Task requirements
Please render the part of the records that runs from their start through the line containing "Result: 2.28" as a JSON list of strings, one string per line, with blank lines and the pictures left out.

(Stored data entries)
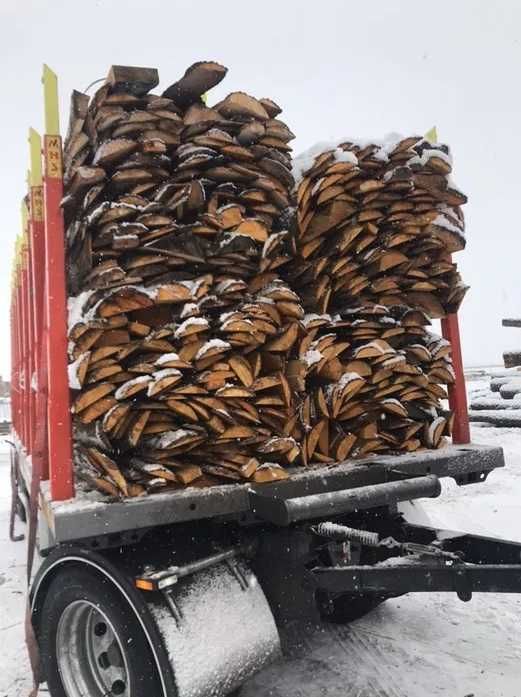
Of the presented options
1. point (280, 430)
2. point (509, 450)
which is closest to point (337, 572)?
point (280, 430)

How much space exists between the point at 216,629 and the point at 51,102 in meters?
Result: 2.28

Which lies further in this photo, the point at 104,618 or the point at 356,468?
the point at 356,468

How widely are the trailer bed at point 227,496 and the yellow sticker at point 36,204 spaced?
57.3 inches

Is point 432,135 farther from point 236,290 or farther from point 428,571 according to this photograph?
point 428,571

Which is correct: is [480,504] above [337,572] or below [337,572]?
below

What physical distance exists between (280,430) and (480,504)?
15.0 feet

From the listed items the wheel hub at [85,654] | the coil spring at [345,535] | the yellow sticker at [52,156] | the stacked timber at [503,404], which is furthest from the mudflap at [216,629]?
the stacked timber at [503,404]

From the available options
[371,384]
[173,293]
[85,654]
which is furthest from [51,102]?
[85,654]

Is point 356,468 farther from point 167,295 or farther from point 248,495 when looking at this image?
point 167,295

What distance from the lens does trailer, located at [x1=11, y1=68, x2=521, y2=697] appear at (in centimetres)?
209

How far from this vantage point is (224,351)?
245cm

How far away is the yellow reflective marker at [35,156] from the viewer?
3.06m

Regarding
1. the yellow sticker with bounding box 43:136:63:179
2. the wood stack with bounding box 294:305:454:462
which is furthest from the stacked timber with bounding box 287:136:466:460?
the yellow sticker with bounding box 43:136:63:179

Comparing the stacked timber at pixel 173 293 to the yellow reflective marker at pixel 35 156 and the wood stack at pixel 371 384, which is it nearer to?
the wood stack at pixel 371 384
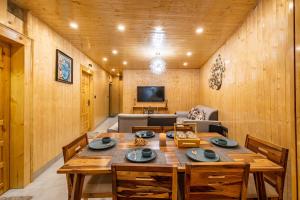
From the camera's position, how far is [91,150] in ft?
5.21

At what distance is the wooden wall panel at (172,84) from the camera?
7.08 metres

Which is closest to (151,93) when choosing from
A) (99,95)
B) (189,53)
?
(99,95)

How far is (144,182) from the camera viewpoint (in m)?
1.05

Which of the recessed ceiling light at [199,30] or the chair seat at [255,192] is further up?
the recessed ceiling light at [199,30]

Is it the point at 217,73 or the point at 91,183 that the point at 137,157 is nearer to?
the point at 91,183

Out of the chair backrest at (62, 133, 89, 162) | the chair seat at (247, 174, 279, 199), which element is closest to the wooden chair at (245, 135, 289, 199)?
the chair seat at (247, 174, 279, 199)

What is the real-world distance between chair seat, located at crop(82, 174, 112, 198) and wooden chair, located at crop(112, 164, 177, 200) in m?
0.39

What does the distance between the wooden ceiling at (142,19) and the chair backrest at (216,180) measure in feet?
7.08

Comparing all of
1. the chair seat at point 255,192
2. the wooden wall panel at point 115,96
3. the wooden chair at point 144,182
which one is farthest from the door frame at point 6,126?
the wooden wall panel at point 115,96

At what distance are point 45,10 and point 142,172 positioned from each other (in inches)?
109

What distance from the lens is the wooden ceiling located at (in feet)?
7.47

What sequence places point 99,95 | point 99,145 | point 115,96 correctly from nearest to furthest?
point 99,145, point 99,95, point 115,96

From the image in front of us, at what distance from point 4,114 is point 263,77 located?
365 centimetres

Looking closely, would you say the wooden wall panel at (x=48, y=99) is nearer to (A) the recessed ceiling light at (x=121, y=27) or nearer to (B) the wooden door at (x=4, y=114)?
(B) the wooden door at (x=4, y=114)
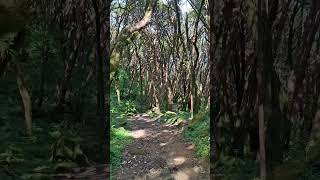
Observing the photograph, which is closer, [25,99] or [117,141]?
[25,99]

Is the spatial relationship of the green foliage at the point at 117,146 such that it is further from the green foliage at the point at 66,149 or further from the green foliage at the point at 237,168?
the green foliage at the point at 237,168

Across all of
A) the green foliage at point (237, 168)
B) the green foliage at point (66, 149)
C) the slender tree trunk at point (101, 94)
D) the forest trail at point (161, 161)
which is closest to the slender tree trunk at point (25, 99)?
the green foliage at point (66, 149)

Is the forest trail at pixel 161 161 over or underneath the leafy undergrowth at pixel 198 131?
underneath

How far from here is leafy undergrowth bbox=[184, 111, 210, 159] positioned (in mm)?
3771

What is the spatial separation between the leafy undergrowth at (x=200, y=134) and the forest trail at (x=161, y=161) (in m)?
0.07

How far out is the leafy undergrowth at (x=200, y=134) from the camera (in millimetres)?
3771

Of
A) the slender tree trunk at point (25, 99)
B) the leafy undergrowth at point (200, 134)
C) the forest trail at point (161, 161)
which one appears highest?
the slender tree trunk at point (25, 99)

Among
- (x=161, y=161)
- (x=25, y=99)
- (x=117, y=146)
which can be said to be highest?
(x=25, y=99)

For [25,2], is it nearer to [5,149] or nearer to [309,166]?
[5,149]

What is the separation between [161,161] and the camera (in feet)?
13.0

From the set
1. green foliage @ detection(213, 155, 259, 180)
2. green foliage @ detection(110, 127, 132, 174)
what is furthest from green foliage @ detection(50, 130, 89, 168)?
green foliage @ detection(213, 155, 259, 180)

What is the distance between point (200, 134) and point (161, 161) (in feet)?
1.55

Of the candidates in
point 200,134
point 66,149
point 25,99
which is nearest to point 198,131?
point 200,134

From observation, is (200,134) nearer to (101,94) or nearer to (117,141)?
(117,141)
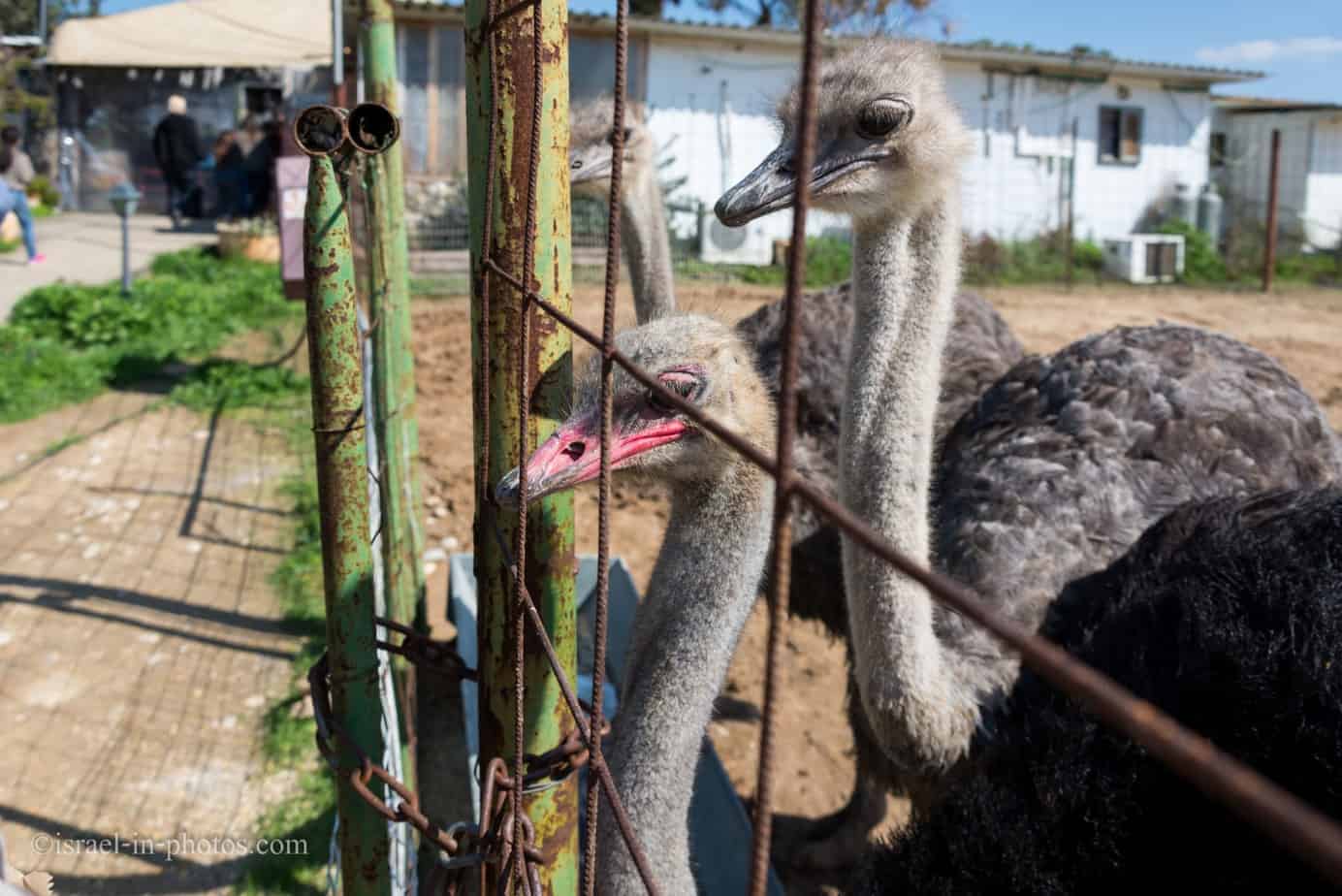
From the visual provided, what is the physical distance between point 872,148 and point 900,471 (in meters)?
0.62

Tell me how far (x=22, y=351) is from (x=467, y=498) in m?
3.64

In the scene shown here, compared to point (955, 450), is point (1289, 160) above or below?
above

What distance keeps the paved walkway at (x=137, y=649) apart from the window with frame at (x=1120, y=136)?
14.2 meters

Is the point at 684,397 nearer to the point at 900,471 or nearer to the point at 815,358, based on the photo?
the point at 900,471

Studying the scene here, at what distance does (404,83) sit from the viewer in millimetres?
13031

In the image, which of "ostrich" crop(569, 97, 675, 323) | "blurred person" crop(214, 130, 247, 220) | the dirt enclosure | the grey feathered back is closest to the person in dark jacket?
"blurred person" crop(214, 130, 247, 220)

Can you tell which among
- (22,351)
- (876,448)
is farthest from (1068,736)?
(22,351)

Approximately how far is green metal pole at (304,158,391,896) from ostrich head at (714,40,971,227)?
82cm

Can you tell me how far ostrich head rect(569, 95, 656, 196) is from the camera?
3898 millimetres

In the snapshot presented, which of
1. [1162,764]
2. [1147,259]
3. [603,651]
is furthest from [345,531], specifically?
[1147,259]

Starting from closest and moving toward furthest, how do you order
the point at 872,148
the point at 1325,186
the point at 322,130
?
the point at 322,130 → the point at 872,148 → the point at 1325,186

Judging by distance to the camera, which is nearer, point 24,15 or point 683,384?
point 683,384

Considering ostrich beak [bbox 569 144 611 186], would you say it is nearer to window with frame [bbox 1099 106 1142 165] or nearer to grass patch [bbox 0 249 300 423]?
grass patch [bbox 0 249 300 423]

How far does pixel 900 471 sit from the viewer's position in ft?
6.86
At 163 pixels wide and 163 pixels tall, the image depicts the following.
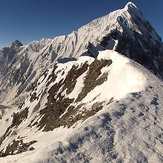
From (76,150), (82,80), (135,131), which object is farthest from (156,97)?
(82,80)

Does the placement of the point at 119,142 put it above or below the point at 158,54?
below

Solution to this task
[
  "Of the presented options",
  "1. point (280, 430)",
  "2. point (509, 450)",
  "which is closest to point (337, 572)?",
  "point (280, 430)",
  "How much space exists between the point at 216,629 and the point at 51,102 in meters?",
  "Result: 2.28"
]